## Task directions
Return the following lines and nothing else: the one holding "Piece Solid White" and all those after it in the records below, unchanged, minus any pictures.

++++

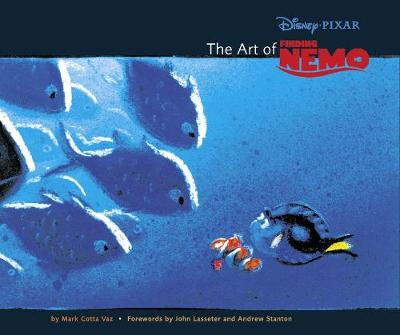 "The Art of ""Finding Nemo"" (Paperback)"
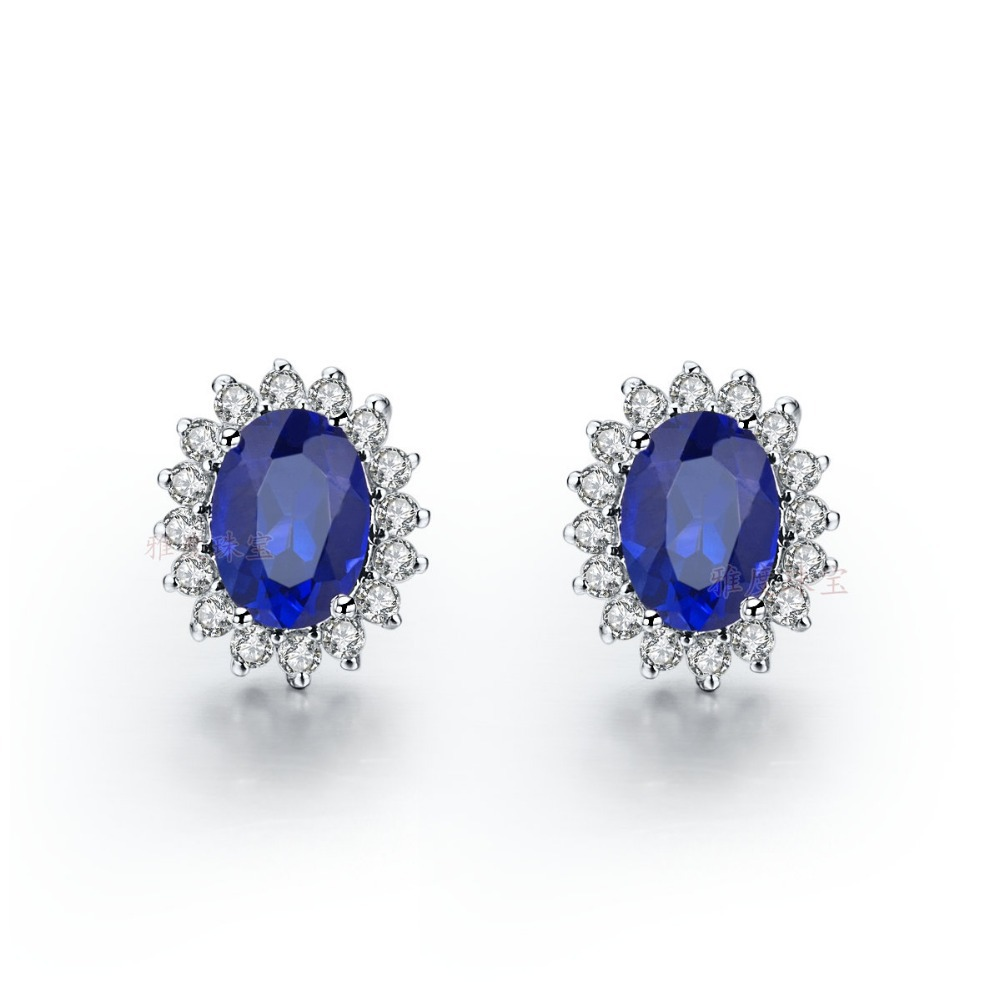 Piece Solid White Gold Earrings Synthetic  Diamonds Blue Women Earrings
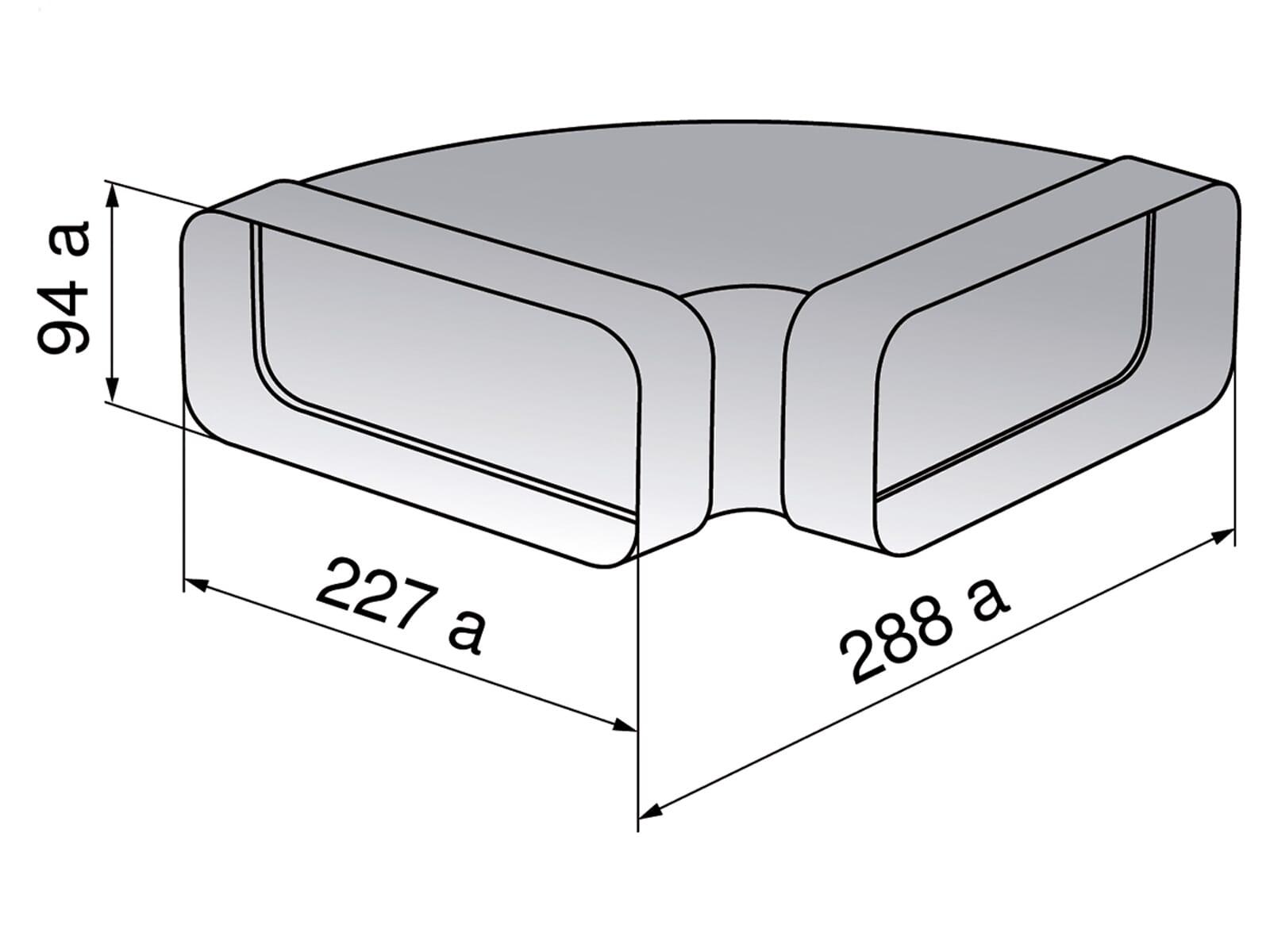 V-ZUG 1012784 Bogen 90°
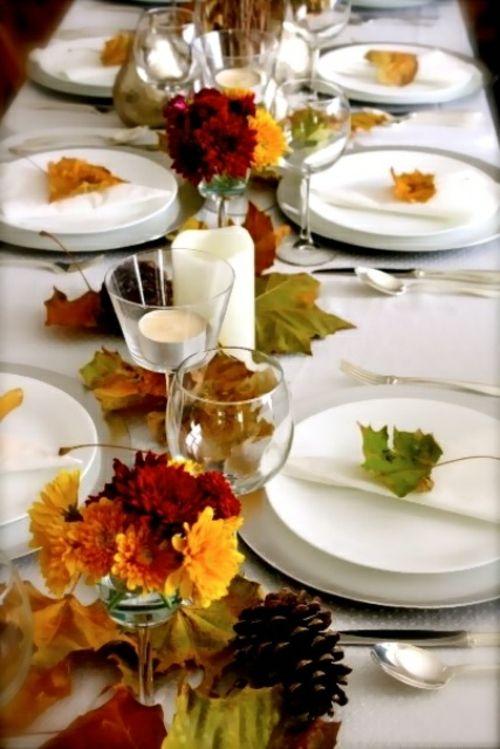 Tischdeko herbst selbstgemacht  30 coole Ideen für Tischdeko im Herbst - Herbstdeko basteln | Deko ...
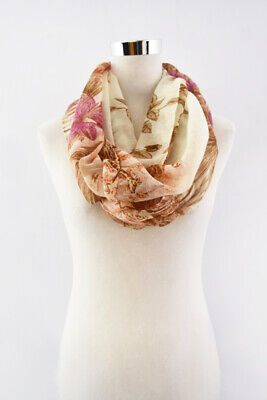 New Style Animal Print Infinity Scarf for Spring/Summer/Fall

++++

## Answer to this task
 Piece Solid White Gold Earrings Synthetic  Diamonds Blue Women Earrings
 V-ZUG 1012784 Bogen 90°
 Tischdeko herbst selbstgemacht  30 coole Ideen für Tischdeko im Herbst - Herbstdeko basteln | Deko ...
 New Style Animal Print Infinity Scarf for Spring/Summer/Fall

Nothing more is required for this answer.